Il cinema può servire a leggere le immagini che arrivano dai luoghi di guerra e di morte di Gaza e Israele? C’è chi usa il cinema in modo osceno trasformando la realtà in uno spettacolo, come il titolo di «la Repubblica» del 1 novembre in cui i soldati israeliani venivano paragonati a quelli di Full Metal Jacket (ma già i video di propaganda dell’ISIS sembravano i trailer di qualche brutto film d’azione americano straight to video di fine anni Novanta).
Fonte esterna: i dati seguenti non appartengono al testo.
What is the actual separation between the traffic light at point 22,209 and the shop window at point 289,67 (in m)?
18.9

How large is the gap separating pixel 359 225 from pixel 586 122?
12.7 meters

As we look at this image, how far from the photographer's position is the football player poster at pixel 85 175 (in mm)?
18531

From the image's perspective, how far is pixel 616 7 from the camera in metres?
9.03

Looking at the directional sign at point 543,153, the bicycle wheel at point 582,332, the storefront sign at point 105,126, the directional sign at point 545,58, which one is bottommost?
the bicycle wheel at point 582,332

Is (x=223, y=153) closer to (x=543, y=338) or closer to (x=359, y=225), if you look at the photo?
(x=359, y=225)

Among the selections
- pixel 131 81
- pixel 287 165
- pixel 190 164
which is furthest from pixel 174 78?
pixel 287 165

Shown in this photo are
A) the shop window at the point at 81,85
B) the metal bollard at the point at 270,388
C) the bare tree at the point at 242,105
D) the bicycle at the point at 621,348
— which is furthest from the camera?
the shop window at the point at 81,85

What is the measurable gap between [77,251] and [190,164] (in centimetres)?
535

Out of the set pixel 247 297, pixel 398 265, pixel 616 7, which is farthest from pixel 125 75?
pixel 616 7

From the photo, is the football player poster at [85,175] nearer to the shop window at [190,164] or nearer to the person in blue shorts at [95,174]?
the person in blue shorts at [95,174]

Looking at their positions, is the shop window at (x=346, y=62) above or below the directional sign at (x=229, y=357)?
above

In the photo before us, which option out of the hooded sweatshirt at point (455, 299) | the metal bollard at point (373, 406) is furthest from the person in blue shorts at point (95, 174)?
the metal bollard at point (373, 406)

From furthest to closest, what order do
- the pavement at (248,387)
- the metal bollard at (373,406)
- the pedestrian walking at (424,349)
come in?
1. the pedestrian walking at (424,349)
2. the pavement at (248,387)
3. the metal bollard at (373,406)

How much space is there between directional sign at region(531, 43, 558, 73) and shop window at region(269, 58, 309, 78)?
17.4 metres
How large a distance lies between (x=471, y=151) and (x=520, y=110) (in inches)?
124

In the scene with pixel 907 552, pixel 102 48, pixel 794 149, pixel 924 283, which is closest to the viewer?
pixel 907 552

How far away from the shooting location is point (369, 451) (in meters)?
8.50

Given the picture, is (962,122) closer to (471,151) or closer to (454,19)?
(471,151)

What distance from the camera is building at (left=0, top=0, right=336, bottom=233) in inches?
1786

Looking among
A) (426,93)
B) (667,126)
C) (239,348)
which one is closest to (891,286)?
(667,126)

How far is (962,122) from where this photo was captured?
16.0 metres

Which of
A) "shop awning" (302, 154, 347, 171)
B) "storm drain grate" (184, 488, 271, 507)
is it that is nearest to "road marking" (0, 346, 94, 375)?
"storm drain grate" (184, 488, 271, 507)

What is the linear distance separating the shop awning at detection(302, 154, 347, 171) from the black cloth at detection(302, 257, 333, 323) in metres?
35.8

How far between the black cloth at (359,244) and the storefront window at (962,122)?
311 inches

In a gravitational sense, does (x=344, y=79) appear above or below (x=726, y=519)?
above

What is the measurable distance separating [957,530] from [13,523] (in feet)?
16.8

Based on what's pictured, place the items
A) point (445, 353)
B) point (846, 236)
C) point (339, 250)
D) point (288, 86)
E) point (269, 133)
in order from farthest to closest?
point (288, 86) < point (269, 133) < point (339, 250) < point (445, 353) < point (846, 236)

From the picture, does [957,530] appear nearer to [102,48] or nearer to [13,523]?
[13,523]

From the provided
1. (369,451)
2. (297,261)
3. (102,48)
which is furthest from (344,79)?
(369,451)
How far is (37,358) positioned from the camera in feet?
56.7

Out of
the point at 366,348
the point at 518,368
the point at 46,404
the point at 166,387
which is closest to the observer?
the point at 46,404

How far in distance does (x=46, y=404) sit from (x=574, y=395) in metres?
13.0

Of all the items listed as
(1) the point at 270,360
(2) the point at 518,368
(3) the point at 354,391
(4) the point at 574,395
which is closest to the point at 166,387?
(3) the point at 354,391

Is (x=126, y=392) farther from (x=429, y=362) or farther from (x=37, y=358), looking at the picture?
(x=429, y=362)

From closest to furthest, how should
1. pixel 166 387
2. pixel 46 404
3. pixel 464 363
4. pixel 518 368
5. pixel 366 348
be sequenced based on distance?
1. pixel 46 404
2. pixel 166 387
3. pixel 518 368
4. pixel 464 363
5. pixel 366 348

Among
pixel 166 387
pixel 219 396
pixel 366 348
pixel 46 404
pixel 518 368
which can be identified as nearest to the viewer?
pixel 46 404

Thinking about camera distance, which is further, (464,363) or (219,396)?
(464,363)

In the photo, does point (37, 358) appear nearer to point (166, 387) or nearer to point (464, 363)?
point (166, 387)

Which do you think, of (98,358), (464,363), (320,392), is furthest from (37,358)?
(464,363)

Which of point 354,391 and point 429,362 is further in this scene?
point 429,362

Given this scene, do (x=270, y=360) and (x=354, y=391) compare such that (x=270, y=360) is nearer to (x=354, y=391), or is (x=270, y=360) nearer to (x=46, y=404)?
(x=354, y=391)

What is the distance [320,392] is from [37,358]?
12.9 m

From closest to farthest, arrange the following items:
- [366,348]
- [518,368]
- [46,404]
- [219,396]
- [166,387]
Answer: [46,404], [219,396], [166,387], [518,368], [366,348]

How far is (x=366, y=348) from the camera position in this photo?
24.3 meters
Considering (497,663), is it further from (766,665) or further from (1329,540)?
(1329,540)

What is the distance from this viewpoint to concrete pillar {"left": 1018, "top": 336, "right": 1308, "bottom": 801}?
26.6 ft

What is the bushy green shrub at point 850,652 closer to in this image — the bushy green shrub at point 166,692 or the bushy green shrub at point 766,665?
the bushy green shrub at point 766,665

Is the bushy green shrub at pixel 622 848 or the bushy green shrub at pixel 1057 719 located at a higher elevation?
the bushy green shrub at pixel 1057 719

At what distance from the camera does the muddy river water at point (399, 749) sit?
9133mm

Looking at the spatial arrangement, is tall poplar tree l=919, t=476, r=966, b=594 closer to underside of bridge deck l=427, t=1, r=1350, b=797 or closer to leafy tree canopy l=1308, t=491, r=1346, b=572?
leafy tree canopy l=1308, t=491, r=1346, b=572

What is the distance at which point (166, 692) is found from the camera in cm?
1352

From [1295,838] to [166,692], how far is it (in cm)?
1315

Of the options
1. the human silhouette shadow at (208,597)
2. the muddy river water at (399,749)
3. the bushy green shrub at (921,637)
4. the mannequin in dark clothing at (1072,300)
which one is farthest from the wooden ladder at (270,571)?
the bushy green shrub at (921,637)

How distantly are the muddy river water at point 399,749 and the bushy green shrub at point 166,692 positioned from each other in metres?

Avere dimestichezza con il linguaggio delle immagini, invece, dovrebbe aiutare, se non a interpretare quello che vediamo – o decidiamo di non vedere –, almeno a riflettere sulla morale che sta dietro chi riprende queste immagini e, soprattutto, su chi le usa e chi le guarda.

Forse non sono la persona più adatta per parlare, dato che tendo, per quanto possibile, a evitare la visione delle “immagini-shock”, come direbbe qualunque quotidiano online, e non leggo nemmeno i resoconti dei giornalisti che assistono alle proiezioni di queste immagini, come quelle organizzate da Netanyahu per mostrare alla stampa estera ciò che è successo il 7 ottobre. Non citerò neanche Susan Sontag o qualche altro libro, perché altri hanno più titoli di me per farlo; né voglio scrivere uno di quegli interventi da intellettuali che si illudono di andare oltre le apparenze beandosi di un’ambigua equidistanza, che poi tanto equidistante non è. Vorrei solo partire da alcuni film che parlano di crimini di guerra, perché mi sembra che lì ci sia da imparare qualcosa.